● Problem to solve
The entries that follow should be reproduced exactly, with no images carried over.

────────────────

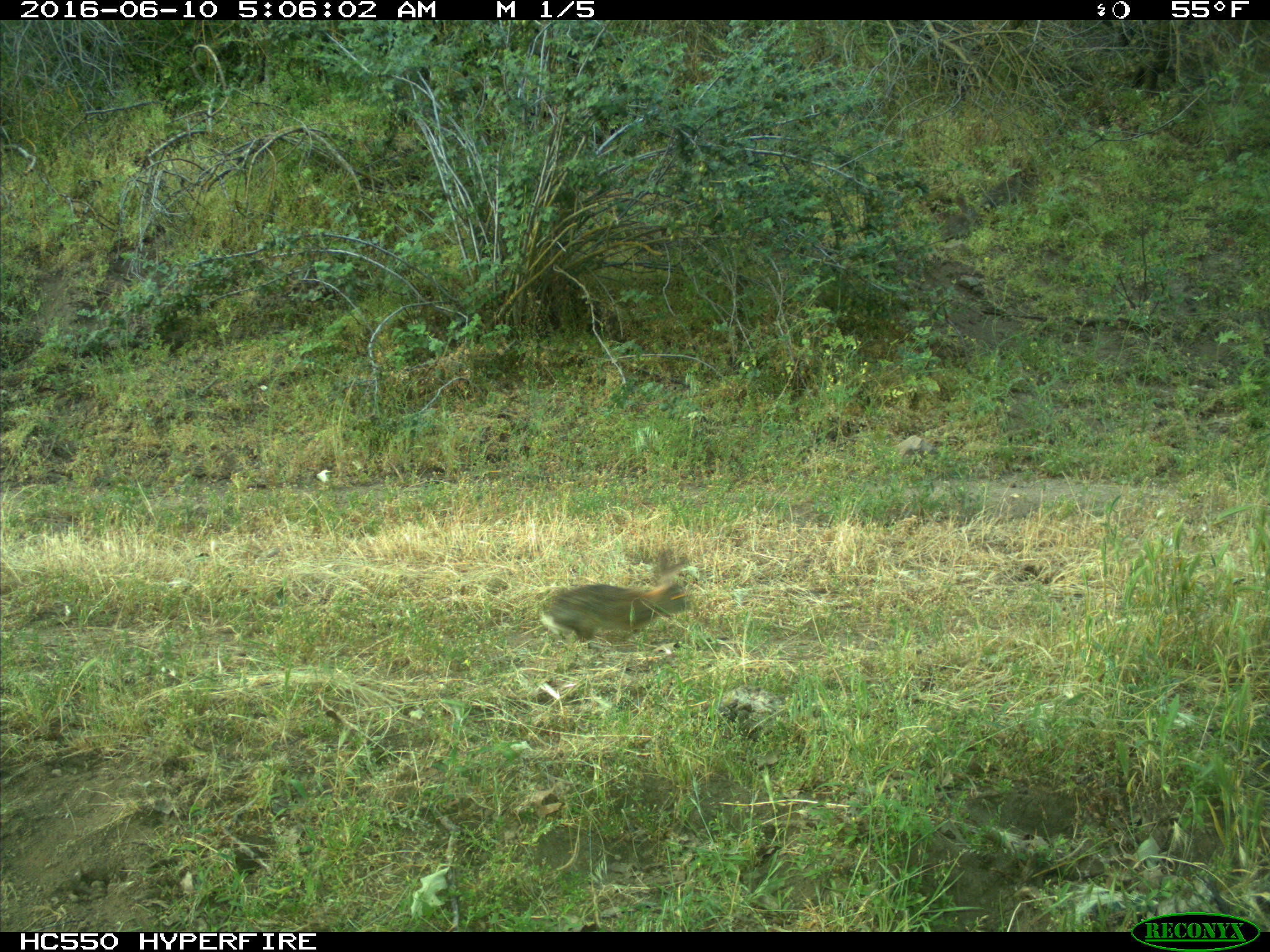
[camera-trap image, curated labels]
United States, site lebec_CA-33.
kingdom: Animalia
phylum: Chordata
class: Mammalia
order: Lagomorpha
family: Leporidae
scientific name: Leporidae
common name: rabbits and hares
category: unidentified rabbit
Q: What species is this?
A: Unidentified rabbit (rabbits and hares) (Leporidae).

────────────────

● Solution for this task
[camera-trap image, curated labels]
United States, site lebec_CA-33.
kingdom: Animalia
phylum: Chordata
class: Mammalia
order: Lagomorpha
family: Leporidae
scientific name: Leporidae
common name: rabbits and hares
category: unidentified rabbit
Q: What species is this?
A: Unidentified rabbit (rabbits and hares) (Leporidae).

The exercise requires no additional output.